The loopholes in affected versions of FWSM could allow hackers to remotely reboot hardware running on IOS, or carry out denial-of-service attacks, while the ACL issue could be used to push unauthorized traffic, such as malware attacks, through the devices.
In its security bulletin, Cisco noted that the vulnerabilities exist independently of each other, and the company said that products affected by one of the flaws may not necessarily be impacted by the others. The IPS feature is turned off by default, the company said.
However, Cisco indicated in its report that the issues are present in all of the 3.0 versions of its Firewall Services Module prior to Release 3.1, with two of the problems also lurking in all 2.0 versions of the product, prior to Version 2.3, including the ACL issue.
The vulnerabilities, for which Cisco has already issued a patch and several workarounds, are present in more than 25 versions of IOS, specifically in the 12.3 and 12.4 releases of the operating system.
Among the specific devices affected by the vulnerabilities are Ciscos PIX 500 Series Security Appliances and ASA 5500 Series Adaptive Security Appliances, according to the company.
Researchers with security software maker Secunia, based in Copenhagen, Denmark, rated the Cisco IOS flaws as "moderately critical," the firms third most-severe vulnerability ranking.

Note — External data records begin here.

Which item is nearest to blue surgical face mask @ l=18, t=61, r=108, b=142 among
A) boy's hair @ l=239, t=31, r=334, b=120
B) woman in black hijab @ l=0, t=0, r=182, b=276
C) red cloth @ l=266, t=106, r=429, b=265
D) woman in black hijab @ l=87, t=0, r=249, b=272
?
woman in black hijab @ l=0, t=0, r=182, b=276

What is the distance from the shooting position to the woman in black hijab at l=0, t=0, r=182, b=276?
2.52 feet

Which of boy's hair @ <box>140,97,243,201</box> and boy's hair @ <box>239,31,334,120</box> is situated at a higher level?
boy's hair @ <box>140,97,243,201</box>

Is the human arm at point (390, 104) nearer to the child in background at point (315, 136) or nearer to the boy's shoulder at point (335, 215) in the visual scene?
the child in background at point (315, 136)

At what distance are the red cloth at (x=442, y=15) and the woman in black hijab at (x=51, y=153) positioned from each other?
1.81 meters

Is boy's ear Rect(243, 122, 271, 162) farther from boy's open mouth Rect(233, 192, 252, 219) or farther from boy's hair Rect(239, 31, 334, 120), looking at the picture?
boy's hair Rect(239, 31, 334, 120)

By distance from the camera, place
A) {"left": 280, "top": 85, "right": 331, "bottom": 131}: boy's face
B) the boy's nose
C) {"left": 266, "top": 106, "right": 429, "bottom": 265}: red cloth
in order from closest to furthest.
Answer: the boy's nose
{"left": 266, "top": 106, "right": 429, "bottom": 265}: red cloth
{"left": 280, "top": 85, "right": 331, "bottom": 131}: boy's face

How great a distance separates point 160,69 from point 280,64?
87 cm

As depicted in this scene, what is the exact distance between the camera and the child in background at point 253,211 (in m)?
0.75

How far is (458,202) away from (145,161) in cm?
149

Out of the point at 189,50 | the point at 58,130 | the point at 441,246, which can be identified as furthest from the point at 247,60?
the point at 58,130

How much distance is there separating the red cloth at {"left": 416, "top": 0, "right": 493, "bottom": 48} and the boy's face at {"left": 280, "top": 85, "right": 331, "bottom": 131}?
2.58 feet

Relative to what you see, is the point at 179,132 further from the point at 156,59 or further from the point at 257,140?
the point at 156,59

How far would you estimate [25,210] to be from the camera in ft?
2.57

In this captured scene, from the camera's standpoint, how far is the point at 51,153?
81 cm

The new batch of IOS vulnerabilities marks only the latest in a series of weak points recently isolated on the operating system. On Jan. 25, Cisco reported three additional problems in IOS that could be used by attackers to interrupt service of devices running on the software, or run malware programs on affected equipment.
Cisco has already made patches available for all known vulnerabilities in IOS.